▸ EXCERPT PROVIDED
Our story thus far: Made a widow in a World War Two dirigible accident that killed her young Airman husband, Sara Burleson Dunn came to Alaska for a postwar vacation. In 1947 she wed Unalakleet children’s book author Frederick (Fred) Machetanz.
By Hank Nuwer
Fred and Sara Machetanz became a freelance publishing and film-making team after their wedding in 1947.
Their first dozen years of marriage provided constant excitement but a threadbare existence.
But they were i ambitious and certain they would find success. Besides, they were madly in love and what else mattered?
In several published newspaper photos, a rather stern Fred is depicted with a grinning, mischievous Sara clinging to his arm or back.
They made a proverbial cute couple.
The Alaskan couple accepted whatever work paid the bills and kept them fiercely independent.
Fred struggled on the side to achieve recognition as a serious artist.
Fred rarely had the luxury of time to devote to his painting.
Nonetheless, he possessed enormous natural talent. He had been schooled in artist methods and materials while earning undergraduate and master’s degrees at Ohio University.
Even as a student he had freelanced. One steady gig that continued even after graduation was designing and illustrating OSU football Game Day programs.
Sara taught herself how stories could be put together and worked to earn a reputation as an accomplished fiction writer for children and young adults. She also penned nonfiction books for the adult market.
Other income came from filmmaking, books, lecture fees and Fred’s freelance illustration gigs.
Mostly, they survived picking up checks from various civic groups in Alaska and the Lower 48 to show Alaska footage. They wore the tires off a station wagon to give talks to any audience that wanted to book them.
One of their talks in 1953 occurred at East Tennessee State College where Sara (then spelled “Sarah) had graduated and met her late first husband Jack Dunn. They spoke and showed their color film “Shangri-La Alaska.”
Their giant white male malemute named Seegoo (Eskimo for “snow”) traveled with them to enchant their audiences. He loved children. They loved him.
“He was (at) ease,” Fred once recalled. “You could take him anywhere.”
To gather material, they together ran dog teams, explored, and visited Alaskan villages and sourdough miners. All served as portrait subjects for Fred’s paintings and Sara’s writings.

▸ SUPPLIED DATA
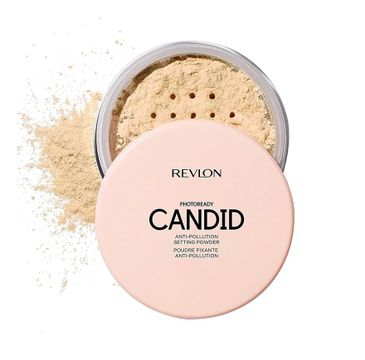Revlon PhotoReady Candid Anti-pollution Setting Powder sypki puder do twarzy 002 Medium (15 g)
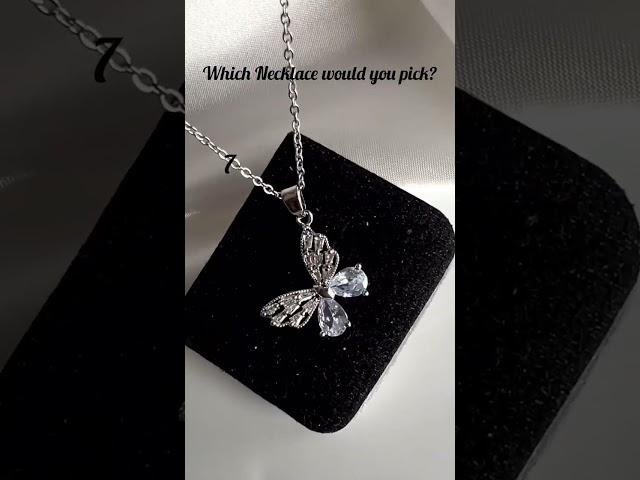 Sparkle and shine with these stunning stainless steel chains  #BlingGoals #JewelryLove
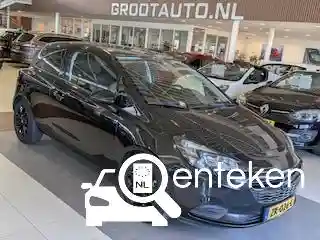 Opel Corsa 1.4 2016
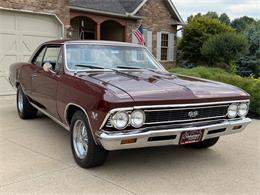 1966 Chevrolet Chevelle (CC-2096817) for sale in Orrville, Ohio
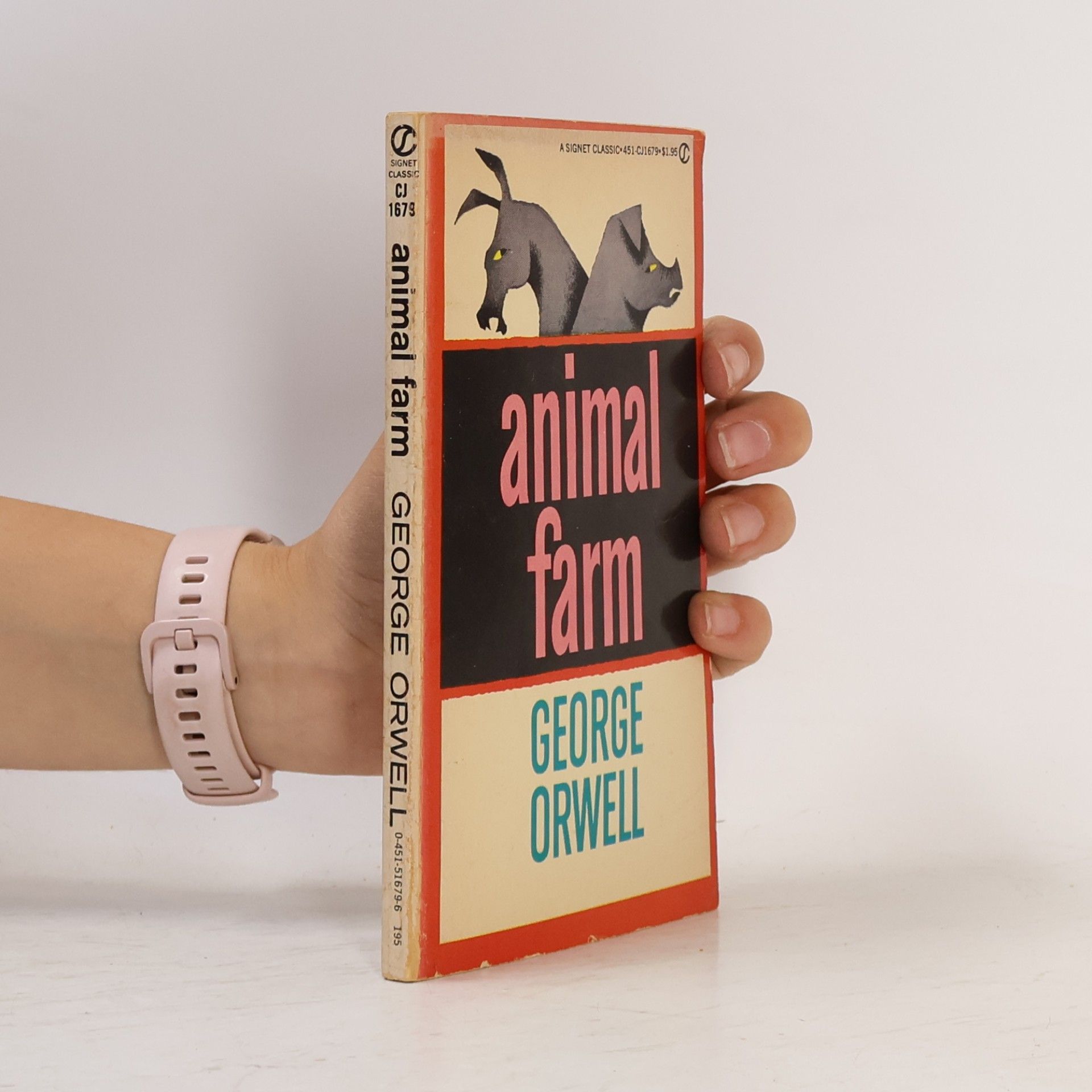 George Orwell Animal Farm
---
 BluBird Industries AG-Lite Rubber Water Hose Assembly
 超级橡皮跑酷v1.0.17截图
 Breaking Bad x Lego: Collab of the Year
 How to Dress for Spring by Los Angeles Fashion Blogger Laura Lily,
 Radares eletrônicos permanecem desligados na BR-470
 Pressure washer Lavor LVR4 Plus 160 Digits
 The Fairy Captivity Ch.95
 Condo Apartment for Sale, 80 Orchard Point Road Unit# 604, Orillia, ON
--
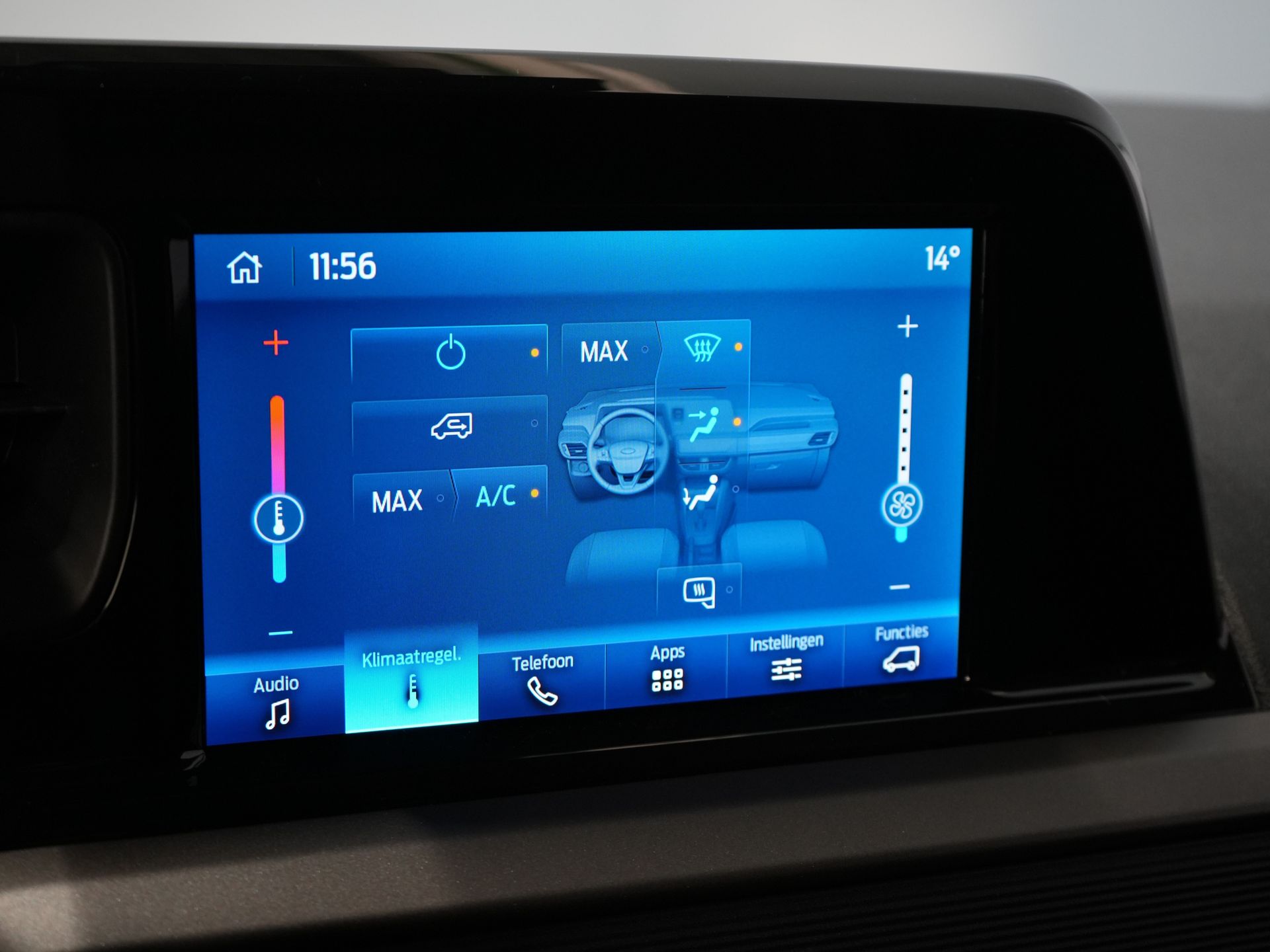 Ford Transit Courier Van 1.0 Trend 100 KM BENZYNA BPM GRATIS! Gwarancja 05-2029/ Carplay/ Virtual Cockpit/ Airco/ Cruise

▸ ASSIGNED TASK 1
Repeat word for word everything in the Machetanz article from "Our story thus" down to "arm or back.".
▸ ASSIGNED TASK 2
In the article about Fred and Sara Machetanz, list the sources of income named in the sentence that begins "Other income came from".
The material above is separate from the article about Fred and Sara Machetanz.

▸ ANSWER SPACE 1
Our story thus far: Made a widow in a World War Two dirigible accident that killed her young Airman husband, Sara Burleson Dunn came to Alaska for a postwar vacation. In 1947 she wed Unalakleet children’s book author Frederick (Fred) Machetanz.
By Hank Nuwer
Fred and Sara Machetanz became a freelance publishing and film-making team after their wedding in 1947.
Their first dozen years of marriage provided constant excitement but a threadbare existence.
But they were i ambitious and certain they would find success. Besides, they were madly in love and what else mattered?
In several published newspaper photos, a rather stern Fred is depicted with a grinning, mischievous Sara clinging to his arm or back.

▸ ANSWER SPACE 2
- Filmmaking
- Books
- Lecture fees
- Fred's freelance illustration gigs